Primary Health Care and Implementation of Immunization Programme in Ogoja and Obudu Local Government Areas of Cross River State
Irom Obar Ayami
(Volume 2, Issue 1, July 2018)
Health was defined biologically and quantified in negative terms such as the absence of death, diseases and disability. However, during the past three decades, it has become evident that social, religious, political and economic issues are also essential determinants of a society’s health. During this time, a strong link was identified between a society’s health and its economic development, especially when the benefits of that development were equitably shared. To enhance this link, the World Health Organization (WHO) and United Nations Children Fund (UNICEF) in the Declaration of Alma Ata in 1978 recognized Primary Health Care (PHC) as the key to achieving a state of physical, mental and social wellbeing for all people of the world. This is so since PHC admits that the prevalent patterns which emphasize sophisticated and costly tertiary institutions and highly specialized professionals do not work. Rather PHC proceeds by involving all sectors of the community to create a partnership with a focus upon major health problems and their solutions in each setting. With emphasis on one of the components of PHC maternal and child health, the paper attempts to X-ray its achievement. This is based on the knowledge that in most cases few women are assisted at delivery by a trained birth attendant, much less a physician, while maternities which should not be considered diseases infested have records that more women die each year from pregnancy related causes as others suffer ill health and disability as a result of pregnancy. The paper relies on qualitative research especially focus group discussions with traditional rulers and religious leaders in Ogoja and Obudu Local Government Areas of Cross River State to demonstrate how PHC as an aspect of the health institution policies has contributed to nation-building.

Exercise prompt: Using the primary health care abstract, explain in one to three sentences why the Declaration of Alma Ata recognized Primary Health Care as the key to physical, mental and social wellbeing for all. The listing after this point is separate material, unrelated to the primary health care abstract.

Data excerpt:
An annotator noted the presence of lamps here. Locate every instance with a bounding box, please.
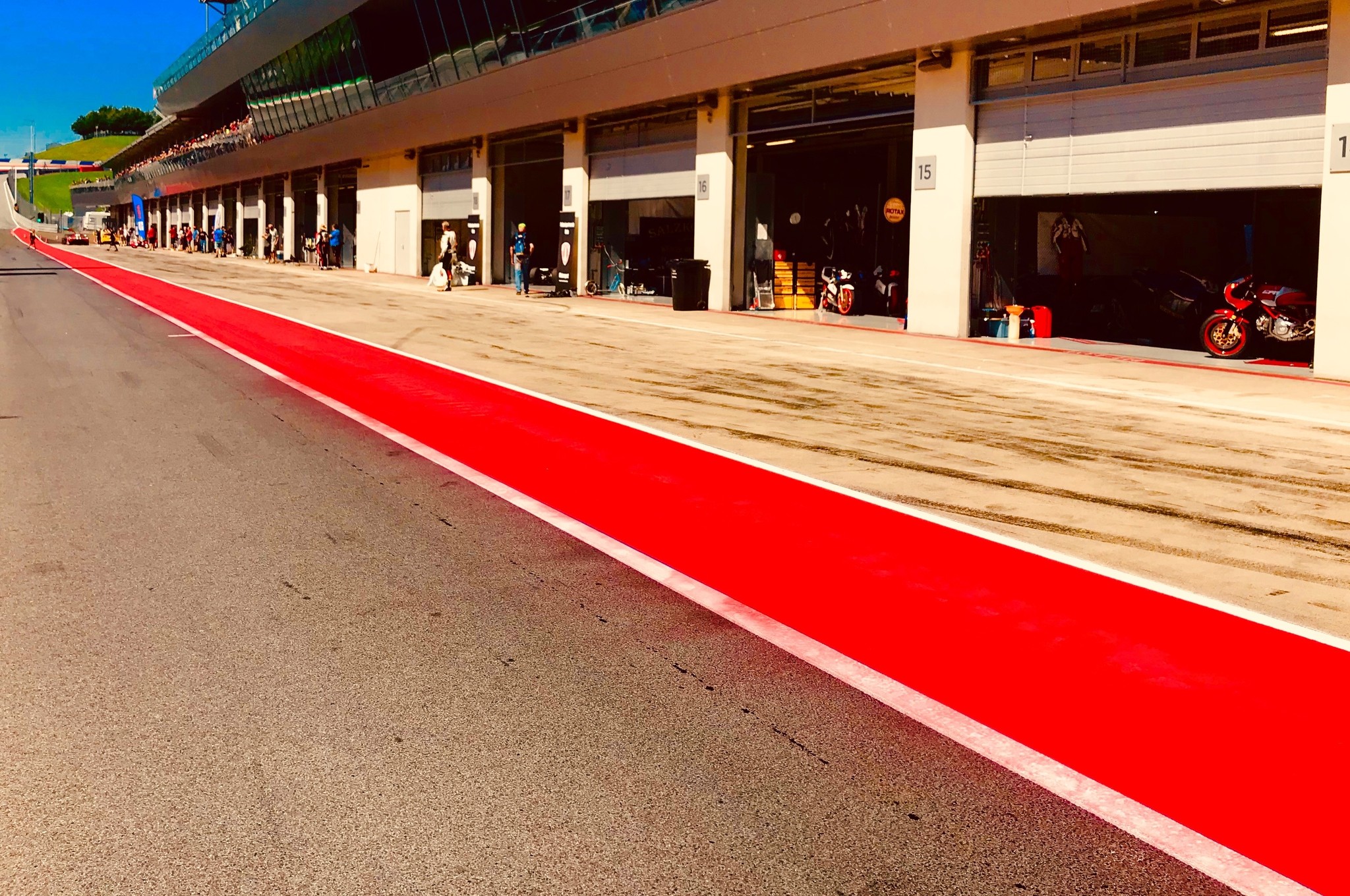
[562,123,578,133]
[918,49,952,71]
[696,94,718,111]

Written reply: Primary Health Care accepts that the prevalent patterns, which emphasize sophisticated, costly tertiary institutions and highly specialized professionals, do not work. Instead, it involves all sectors of the community in a partnership that focuses on the major health problems and their solutions in each setting.